:: Teks Bacaan ::
Minggu, 22 Juni 2014

MAKALAH NIKAH SIRIH MENURUT PANDANGAN ISLAM

Dosen Pembimbing : KH. Abdul Rasyid Sabirin, Lc.MA

Di Susun Oleh :
YASIN MUBARAK
NPM : 13 650 182


FAKULTAS TEKNIK
TEKNIK INFORMATIKA
UNIVERSITAS DAYANU IKHSANUDDIN
BAUBAU


BAB I
PENDAHULUAN

A.     Latar Belakang
Allah menciptakan sesuatu dengan berpasang-pasangan, laki-laki perempuan , hewan jantan dan betina, siang dam malam dan sebagainya. Manusia hidup berpasangan-pasangan menjadi suami istri membangun rumah tangga yang damai dan teratur. Untuk itu haruslah diadakan ikatan dan pertalian yang kekal dan tidak mudah diputuskan, yaitu ikatan Akad Nikah atau Ijab Kabul perkawinan. Bila Akad Nikah telah dilangsungkan maka mereka telah berjanji dan setia akan membangun rumah tangga yang Sakinah dan Mawadah Warohmah, yang natinya akan lahir keturunan-keturunan dari mereka.

:: Bahan yang Disediakan ::
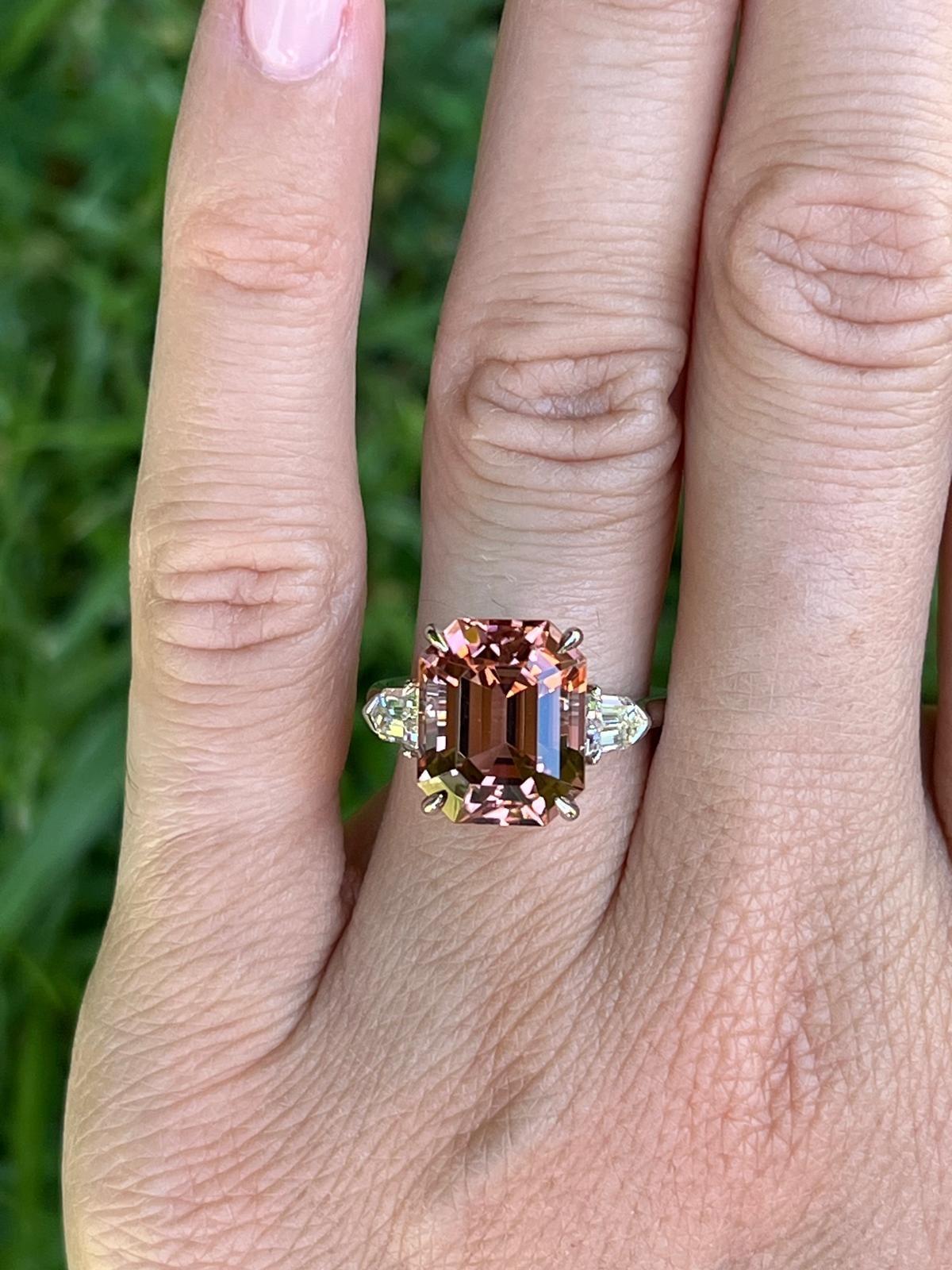 Bague de fiançailles en tourmaline pêche de 7,55 carats - taille émeraude avec diamants boucliers en vente 1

:: Tujuan Latihan ::
Tuliskan lanjutan teks tentang nikah siri menurut pandangan Islam, dimulai tepat setelah kalimat terakhirnya.

:: Jawaban Tertulis ::
Dalam hukum islam tujuan perkawianan adalah menjalankan perintah Allah SWT agar memperoleh keturunan yang sah dalam masyarakat, dan membentuk keluarga yang bahagia. Artinya ketika seseorang memutuskan untuk menikah, maka lembaga perkawinan tersebut pastilah bertujuan untuk menciptakan ketenangan. Dan kedamaian bagi manusia yang telah mampu untuk melaksanakannya. Sebagai firman Allah :
ﻴﺎﻤﻌﺳﺮﺍﻟﺷﺎﺐ ﻤﻦ ﺍﺳﺘﻁﺎﻉ ﻤﻧﻛﻢ ﺍﻟﺑﺎﺀﺓ ﻓﻠﻴﺘﺯ ﻮﺝ
“hai sekalian pemuda . siapa yang sanggup bersetubuh (Karena ada belanja nikah), hendaklah berkawin”
ﻓﺎﻧﻛﺣﻮ ﺍﻤﺎ ﻂﺎﺐ ﻠﻛﻢ ﻤﻦ ﺍﻠﻧﺴﺂﺀﻤﺛﻦ ﻮﺛﻠﺚ ﻮﺮﺑﺎﻉ ﺨﻔﺗﻡ ﺍﻻﺗﻌﺪ ﻠﻮ ﺍﻔﻮ ﺍﺣﺫﺓ
﴿ ﺍﻠﻧﺳﺎﺀ :٣﴾
“ Maka kawinilah perempuan yang kamu sukai, satu, dua, tiga dan empat, tetapi kalau kamu kautir tidak berlaku adil (diantara perempuan-perempuan Itu), hendaklah satu saja” (QS.Anisa.ayat 3)
Dalam firman Allah SWT dan sabda Rosulnya mengajukan perkawinan. yang diatas sudah jelas.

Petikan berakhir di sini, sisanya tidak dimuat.